“This is a very great pleasure to me, I assure you, Miss Aydelot,” Horace Carey replied, grasping her hand.

Inside the house everything was as well appointed as the outside suggested. As the doctor was making himself more presentable after his long journey, he realized that the pretty, old-fashioned bedroom had evidently been a boy’s room once, Asher Aydelot’s room. And with a woman’s loving sentiment, neither Asher’s mother nor the present owner had changed it at all. The petals of a pink rose of the wallpaper by the old-styled dresser were written over in a boyish hand and the doctor read the names of “Jim and Alice,” and “Asher and Nell.”

“Old sweethearts of ’the Kerry Dancing’ days,” he thought to himself.

From the open window he looked out upon the magnificence of the autumn forests and saw the white pike road leading down to Clover Creek and the church spires and courthouse tower above the trees.

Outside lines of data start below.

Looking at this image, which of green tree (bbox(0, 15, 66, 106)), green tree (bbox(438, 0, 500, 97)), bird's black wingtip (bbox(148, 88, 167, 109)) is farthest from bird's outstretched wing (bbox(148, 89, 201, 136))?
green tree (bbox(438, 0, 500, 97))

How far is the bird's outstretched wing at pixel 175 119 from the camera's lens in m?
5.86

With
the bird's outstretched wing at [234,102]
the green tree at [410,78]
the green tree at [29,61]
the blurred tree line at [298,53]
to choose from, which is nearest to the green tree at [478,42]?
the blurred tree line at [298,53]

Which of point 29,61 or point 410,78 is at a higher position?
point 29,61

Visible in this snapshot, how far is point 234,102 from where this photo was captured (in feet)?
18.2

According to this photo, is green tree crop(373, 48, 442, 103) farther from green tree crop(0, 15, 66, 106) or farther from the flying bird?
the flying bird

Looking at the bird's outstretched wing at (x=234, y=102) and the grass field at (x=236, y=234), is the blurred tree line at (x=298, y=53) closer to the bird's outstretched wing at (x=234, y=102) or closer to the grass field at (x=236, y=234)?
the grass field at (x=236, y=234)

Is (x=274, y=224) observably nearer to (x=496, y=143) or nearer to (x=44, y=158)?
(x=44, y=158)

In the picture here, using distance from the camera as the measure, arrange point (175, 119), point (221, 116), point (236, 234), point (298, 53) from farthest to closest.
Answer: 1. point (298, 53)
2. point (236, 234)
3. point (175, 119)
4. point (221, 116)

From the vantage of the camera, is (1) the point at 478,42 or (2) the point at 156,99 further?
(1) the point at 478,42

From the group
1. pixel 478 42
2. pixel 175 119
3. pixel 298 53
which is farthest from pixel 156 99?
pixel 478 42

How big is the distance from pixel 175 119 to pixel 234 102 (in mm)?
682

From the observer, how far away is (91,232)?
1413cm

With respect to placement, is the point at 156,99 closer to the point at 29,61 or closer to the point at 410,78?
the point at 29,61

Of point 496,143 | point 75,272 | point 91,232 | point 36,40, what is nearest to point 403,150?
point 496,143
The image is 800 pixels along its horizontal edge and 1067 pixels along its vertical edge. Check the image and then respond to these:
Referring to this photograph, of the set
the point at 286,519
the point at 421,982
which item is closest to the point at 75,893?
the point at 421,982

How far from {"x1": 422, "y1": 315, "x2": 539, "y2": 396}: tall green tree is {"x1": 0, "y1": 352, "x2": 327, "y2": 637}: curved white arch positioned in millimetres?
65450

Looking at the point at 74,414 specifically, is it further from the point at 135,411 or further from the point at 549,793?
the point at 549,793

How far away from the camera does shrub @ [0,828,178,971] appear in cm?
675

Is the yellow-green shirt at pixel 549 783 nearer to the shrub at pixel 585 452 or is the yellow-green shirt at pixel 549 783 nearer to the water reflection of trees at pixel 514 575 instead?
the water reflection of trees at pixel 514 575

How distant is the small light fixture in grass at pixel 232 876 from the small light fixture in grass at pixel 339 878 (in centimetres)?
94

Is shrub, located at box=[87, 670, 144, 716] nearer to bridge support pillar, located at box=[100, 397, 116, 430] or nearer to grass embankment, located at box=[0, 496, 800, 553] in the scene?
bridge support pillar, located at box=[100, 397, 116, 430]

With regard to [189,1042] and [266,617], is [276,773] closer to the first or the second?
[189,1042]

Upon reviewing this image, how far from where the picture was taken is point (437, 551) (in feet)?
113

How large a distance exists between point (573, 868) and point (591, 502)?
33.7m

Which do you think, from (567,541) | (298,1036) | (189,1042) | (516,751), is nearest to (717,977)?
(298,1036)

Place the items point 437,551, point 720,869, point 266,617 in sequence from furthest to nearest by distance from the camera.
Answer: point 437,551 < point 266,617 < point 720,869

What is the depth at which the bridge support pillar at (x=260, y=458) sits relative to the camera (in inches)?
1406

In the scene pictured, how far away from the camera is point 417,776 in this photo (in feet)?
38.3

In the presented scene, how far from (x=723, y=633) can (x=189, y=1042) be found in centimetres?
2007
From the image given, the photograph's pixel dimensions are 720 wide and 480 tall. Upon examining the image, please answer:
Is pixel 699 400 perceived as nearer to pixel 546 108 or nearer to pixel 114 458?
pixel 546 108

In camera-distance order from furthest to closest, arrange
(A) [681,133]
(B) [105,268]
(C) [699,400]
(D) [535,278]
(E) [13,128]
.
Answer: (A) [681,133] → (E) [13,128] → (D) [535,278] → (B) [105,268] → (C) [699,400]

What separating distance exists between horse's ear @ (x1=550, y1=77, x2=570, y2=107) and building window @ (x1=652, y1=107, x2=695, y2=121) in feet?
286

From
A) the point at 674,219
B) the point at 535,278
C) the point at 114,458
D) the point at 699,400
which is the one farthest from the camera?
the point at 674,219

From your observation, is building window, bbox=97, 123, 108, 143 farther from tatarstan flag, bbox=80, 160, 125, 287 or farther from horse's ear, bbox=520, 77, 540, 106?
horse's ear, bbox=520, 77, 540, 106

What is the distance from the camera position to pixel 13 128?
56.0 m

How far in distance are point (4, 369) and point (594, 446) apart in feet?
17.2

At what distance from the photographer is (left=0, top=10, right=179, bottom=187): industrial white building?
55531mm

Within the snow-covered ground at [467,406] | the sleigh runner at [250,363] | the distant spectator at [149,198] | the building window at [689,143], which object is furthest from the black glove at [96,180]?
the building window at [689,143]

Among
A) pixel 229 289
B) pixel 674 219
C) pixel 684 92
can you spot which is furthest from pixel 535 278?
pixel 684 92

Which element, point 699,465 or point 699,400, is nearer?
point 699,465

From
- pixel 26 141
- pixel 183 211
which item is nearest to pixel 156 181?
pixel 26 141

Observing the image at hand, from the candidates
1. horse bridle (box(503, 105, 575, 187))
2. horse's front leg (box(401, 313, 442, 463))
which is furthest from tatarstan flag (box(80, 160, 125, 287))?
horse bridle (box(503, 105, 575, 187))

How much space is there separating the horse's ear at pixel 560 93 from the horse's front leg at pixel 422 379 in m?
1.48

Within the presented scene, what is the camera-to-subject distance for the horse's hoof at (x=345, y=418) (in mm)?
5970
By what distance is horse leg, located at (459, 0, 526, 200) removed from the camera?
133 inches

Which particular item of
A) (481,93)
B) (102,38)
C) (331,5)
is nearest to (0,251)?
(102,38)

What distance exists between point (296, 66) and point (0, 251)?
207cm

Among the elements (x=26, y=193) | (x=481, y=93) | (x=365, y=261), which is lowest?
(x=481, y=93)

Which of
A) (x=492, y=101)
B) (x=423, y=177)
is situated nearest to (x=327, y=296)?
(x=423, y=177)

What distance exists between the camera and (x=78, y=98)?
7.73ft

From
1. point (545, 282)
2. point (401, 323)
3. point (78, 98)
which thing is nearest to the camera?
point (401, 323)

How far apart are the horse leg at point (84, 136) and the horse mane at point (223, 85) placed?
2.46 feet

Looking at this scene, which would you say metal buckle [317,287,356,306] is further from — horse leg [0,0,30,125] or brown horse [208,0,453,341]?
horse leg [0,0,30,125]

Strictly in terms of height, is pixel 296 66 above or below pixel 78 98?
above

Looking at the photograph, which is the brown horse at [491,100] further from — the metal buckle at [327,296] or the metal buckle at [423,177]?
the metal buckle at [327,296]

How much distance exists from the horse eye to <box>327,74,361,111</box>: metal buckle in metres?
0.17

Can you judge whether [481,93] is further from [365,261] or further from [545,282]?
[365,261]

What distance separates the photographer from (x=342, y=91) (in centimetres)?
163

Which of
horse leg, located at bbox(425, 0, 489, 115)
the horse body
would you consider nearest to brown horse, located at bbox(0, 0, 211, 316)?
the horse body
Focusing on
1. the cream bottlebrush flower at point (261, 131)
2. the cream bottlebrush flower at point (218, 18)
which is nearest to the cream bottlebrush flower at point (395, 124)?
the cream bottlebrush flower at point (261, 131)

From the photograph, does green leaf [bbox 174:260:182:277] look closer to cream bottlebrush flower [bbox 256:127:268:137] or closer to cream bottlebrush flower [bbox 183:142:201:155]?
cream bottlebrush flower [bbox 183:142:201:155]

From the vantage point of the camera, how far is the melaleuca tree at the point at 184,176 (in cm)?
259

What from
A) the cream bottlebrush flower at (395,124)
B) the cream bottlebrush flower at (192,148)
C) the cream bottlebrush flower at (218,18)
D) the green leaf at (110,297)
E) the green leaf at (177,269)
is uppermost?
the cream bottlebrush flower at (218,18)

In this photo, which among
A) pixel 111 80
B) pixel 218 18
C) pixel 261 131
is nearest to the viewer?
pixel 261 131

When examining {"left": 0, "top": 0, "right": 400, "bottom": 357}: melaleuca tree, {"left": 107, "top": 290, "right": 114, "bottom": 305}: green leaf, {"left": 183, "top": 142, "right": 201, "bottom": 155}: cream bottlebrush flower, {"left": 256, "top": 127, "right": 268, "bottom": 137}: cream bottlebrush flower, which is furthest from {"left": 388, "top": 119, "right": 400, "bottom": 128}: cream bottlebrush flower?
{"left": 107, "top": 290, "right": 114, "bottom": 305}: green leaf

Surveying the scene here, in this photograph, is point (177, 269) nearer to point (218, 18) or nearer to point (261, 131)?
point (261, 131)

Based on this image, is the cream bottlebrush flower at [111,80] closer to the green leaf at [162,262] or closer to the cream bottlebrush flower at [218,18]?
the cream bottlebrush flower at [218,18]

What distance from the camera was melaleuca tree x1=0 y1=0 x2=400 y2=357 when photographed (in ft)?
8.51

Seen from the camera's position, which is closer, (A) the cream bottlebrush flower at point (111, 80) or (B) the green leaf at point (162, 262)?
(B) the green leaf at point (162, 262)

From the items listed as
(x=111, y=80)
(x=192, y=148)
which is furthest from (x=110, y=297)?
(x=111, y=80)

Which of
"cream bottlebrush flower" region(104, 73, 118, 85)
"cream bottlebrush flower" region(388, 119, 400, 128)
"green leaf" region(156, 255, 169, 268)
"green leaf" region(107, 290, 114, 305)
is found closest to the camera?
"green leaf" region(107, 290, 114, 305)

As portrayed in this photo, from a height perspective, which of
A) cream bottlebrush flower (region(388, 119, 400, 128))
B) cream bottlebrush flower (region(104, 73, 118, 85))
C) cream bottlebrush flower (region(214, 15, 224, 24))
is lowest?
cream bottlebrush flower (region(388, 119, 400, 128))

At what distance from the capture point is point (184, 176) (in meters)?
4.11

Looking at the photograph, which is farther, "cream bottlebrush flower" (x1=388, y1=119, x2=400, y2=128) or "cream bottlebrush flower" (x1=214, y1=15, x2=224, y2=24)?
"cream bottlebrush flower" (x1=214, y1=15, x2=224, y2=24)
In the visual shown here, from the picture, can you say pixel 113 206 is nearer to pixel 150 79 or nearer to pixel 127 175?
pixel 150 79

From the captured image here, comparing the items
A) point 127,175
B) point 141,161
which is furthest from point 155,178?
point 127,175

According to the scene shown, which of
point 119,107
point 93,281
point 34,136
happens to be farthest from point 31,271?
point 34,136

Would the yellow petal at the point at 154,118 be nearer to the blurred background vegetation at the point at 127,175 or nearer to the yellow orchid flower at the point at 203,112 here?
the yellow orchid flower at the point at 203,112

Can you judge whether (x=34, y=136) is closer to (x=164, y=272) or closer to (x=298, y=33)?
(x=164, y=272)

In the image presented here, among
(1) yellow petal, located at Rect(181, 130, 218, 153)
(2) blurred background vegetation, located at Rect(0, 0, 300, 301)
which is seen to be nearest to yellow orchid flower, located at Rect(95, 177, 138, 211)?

“The heir to all this comfort and beauty gave it up because he didn’t want to be a tavern-keeper here, and because he did want a girl—Virginia!” Horace Carey said the name softly. “I know what her jessamine-draped window looked out upon. I hardly realized when I was here before what Asher’s early home had been. Yet those two for love of each other are building their lives into the life of their chosen State. It is the tiller of the soil who must make the West. But how many times in the lonely days 160 in that little sod cabin must they have remembered their childhood homes! How many times when the hot fall winds swept across the dead brown prairie have their memories turned to the beauty of the October days here in the East! Oh, well, the heroes weren’t all killed at Lexington and Bunker Hill, nor at Bull Run and Gettysburg. Some of them got away, and with heroic wives went out to conquer the plains from the harsh rule of Nature there.”

When the doctor went downstairs again, a little girl met him, saying, “Miss Jane says you may sit in the parlor, or out on the meranda, till supper is ready.”

“How pleasant! Won’t you come and sit with me?” Doctor Carey replied.

“I must put the—the lap-robes on the tables to everybody’s plate, and the knives and forks and poons. Nen I’ll come,” she answered.

Carey sat on the veranda enjoying the minutes and waiting for the little girl.

“What is your name?” he asked when she appeared, and climbed into Miss Jane’s vacant chair.